The storage plugin has the following settings (which can be passed via command line, the workflow or environment variables, if provided in the respective columns):

CLI setting

Workflow setting

Envvar setting

Description

Default

Choices

Required

Type

--storage-sharepoint-max-requests-per-second VALUE

max_requests_per_second

Maximum number of requests per second for this storage provider. If nothing is specified, the default implemented by the storage plugin is used.

None

str

--storage-sharepoint-auth [PACKAGE.]AUTH_TYPE[=ARG1,ARG2,...]

auth

SNAKEMAKE_STORAGE_SHAREPOINT_AUTH

HTTP(S) authentication. AUTH_TYPE is the class name of requests.auth (e.g. HTTPBasicAuth), ARG1,ARG2,… are the arguments required by the specified type. PACKAGE is the full path to the module from which to import the class (semantically this does ‘from PACKAGE import AUTH_TYPE’).

None

str

--storage-sharepoint-allow-redirects VALUE

allow_redirects

Follow redirects when retrieving files.

True

str

--storage-sharepoint-site-url VALUE

site_url

SNAKEMAKE_STORAGE_SHAREPOINT_SITE_URL

The URL of the SharePoint site.

None

str

--storage-sharepoint-allow-overwrite VALUE

allow_overwrite

Allow overwriting files in the SharePoint site.

False

str

--storage-sharepoint-upload-timeout VALUE

upload_timeout

The timeout in milliseconds for uploading files.

1000

str

Further details

For now, the site_url setting is a required setting on the storage provider. This is because the URL to a document cannot uniquely be parsed into the separate components necessary for downloading and uploading on SharePoint (which are: site collection, library, and filename).
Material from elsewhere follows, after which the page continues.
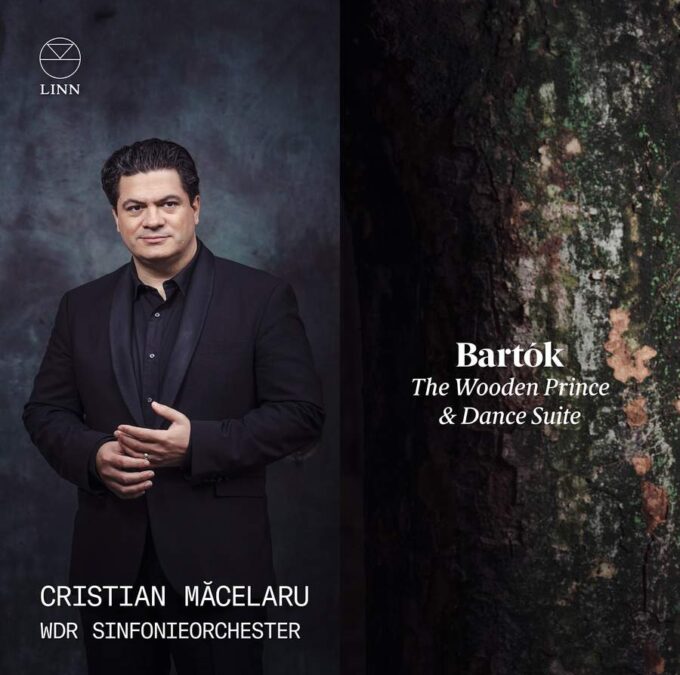 Cristian Măcelaru and the WDR Sinfonieorchester reunite for two orchestral works by Béla Bartók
Also, overwriting files on SharePoint is disabled by default, and needs to be enabled on the storage provider using the allow_overwrite setting.

Finally, removing files from the remote location is not implemented at all, follow this issue for the current status. Contributions to implement this in a way such that not the entire version history is removed are welcome.